Morgan Stanley on Thursday posted earnings and revenue for the second quarter that exceeded analysts’ expectations for strength in stock trading and investment banking.
This is how the bank did it:
Merits: $ 1.85 per share versus the estimate of $ 1.65 by analysts surveyed by Refinitiv.
Revenue: $ 14.8 billion versus the estimate of $ 13.98 billion.
While competing banks reported a sharp decline in income from fixed income trading – a dynamic that haunted Morgan Stanley’s bond dealers – the bank’s strength has traditionally been in its stock trading business, the largest in the world.

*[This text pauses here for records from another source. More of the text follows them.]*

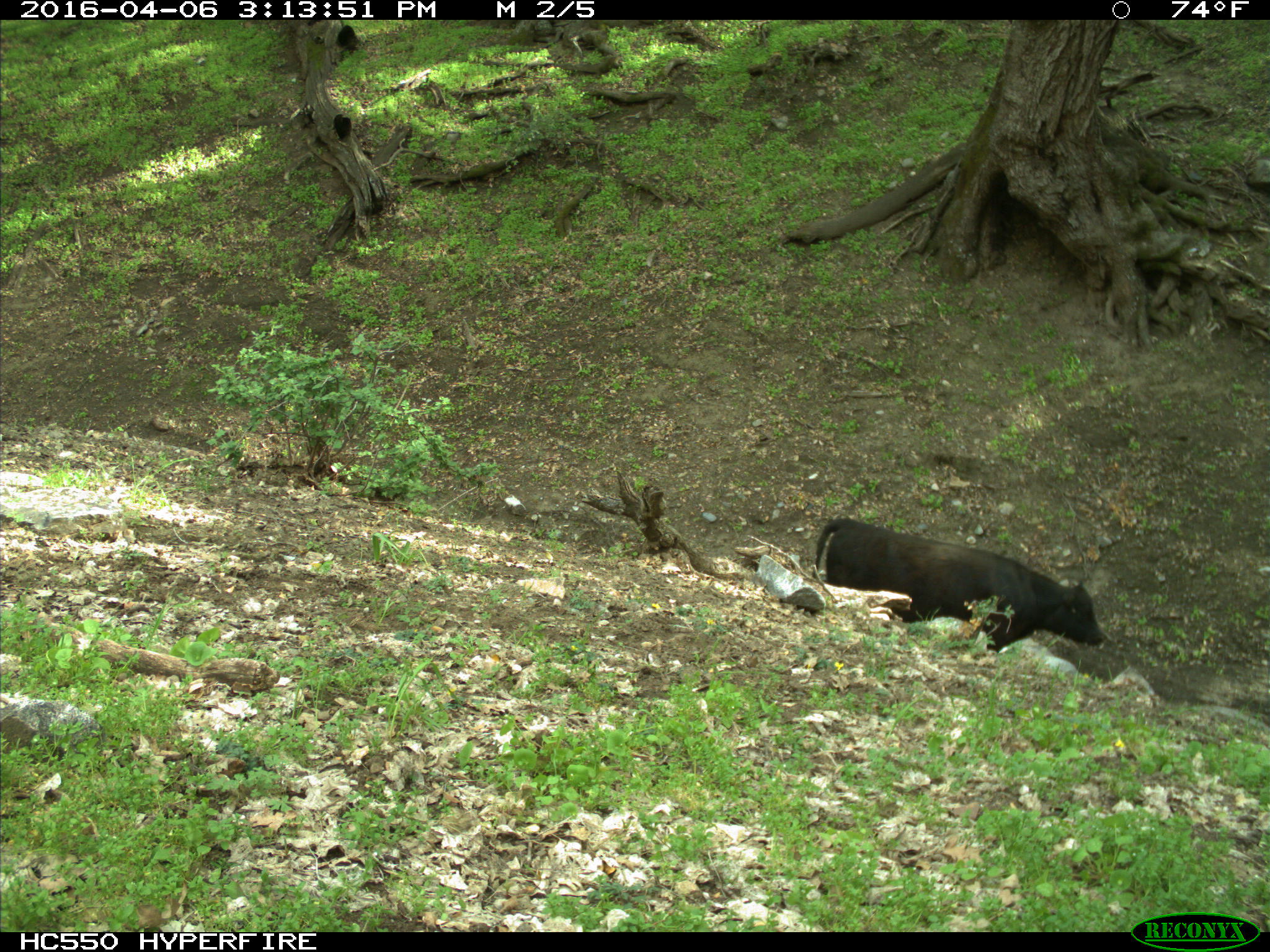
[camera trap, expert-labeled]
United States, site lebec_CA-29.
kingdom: Animalia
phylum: Chordata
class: Mammalia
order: Artiodactyla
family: Bovidae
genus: Bos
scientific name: Bos taurus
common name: domestic cow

That business did better in the second quarter, generating $ 2.83 billion in revenue, more than $ 400 million above analysts’ expectations. It made up for the shortfall in fixed income securities, which had sales of $ 1.68 billion, which was below the estimate of $ 2 billion.
Stock trading flourished for Wall Street in the second quarter, as did asset management companies, both of which benefited from large assets and robust IPO activity. Another thriving area is investment banking, which is being driven by robust merger activity and related funding.

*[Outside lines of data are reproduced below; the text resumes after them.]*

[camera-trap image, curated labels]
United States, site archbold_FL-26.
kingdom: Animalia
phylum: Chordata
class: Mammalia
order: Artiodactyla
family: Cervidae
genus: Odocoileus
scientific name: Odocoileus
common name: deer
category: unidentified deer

Like rival Goldman Sachs, Morgan Stanley had strong results in investment banking with $ 2.38 billion in revenue surpassing the estimate of $ 2.1 billion.
This helped the company’s institutional securities business, which houses its trading and advisory activities, generate sales of $ 7.1 billion, about $ 350 million more than expected.
But the other two major divisions of New York’s Morgan Stanley also exceeded expectations in the quarter.
The bank’s massive wealth management business, bolstered by last year’s E-Trade acquisition, had sales of $ 6.1 billion, beating the estimate of $ 5.9 billion.
The investment management division, backed in part by the purchase of Eaton Vance last year, had sales of $ 1.7 billion, beating the estimate of $ 1.53 billion.
Through a series of clever acquisitions, Gorman has grown the bank’s wealth management franchise into one of the largest in the world. He also helped rehabilitate the company’s trading business and maintained its leading merger advisory practice.
“The company delivered another very strong quarter with contributions from all of our businesses,” Gorman said in the press release. “As our transformed business model offers more stable and lasting returns, we have doubled our dividend and announced a $ 12 billion buyback to return our excess capital to shareholders. Our global business is very well positioned to drive further growth . “
The bank’s shares fell 1.1% in pre-trading hours on a wider sell-off. Ahead of Thursday, Morgan Stanley shares were up 35% this year, compared with the KBW Bank Index’s 26% increase.
Morgan Stanley is the last of the six largest US banks to publish earnings for the second quarter.
JPMorgan Chase, Bank of America, Wells Fargo and Citigroup all beat analysts’ earnings expectations by releasing funds previously earmarked for loan defaults. Goldman outperformed estimates based on strong advisory results.
This story evolves. Please check again for updates.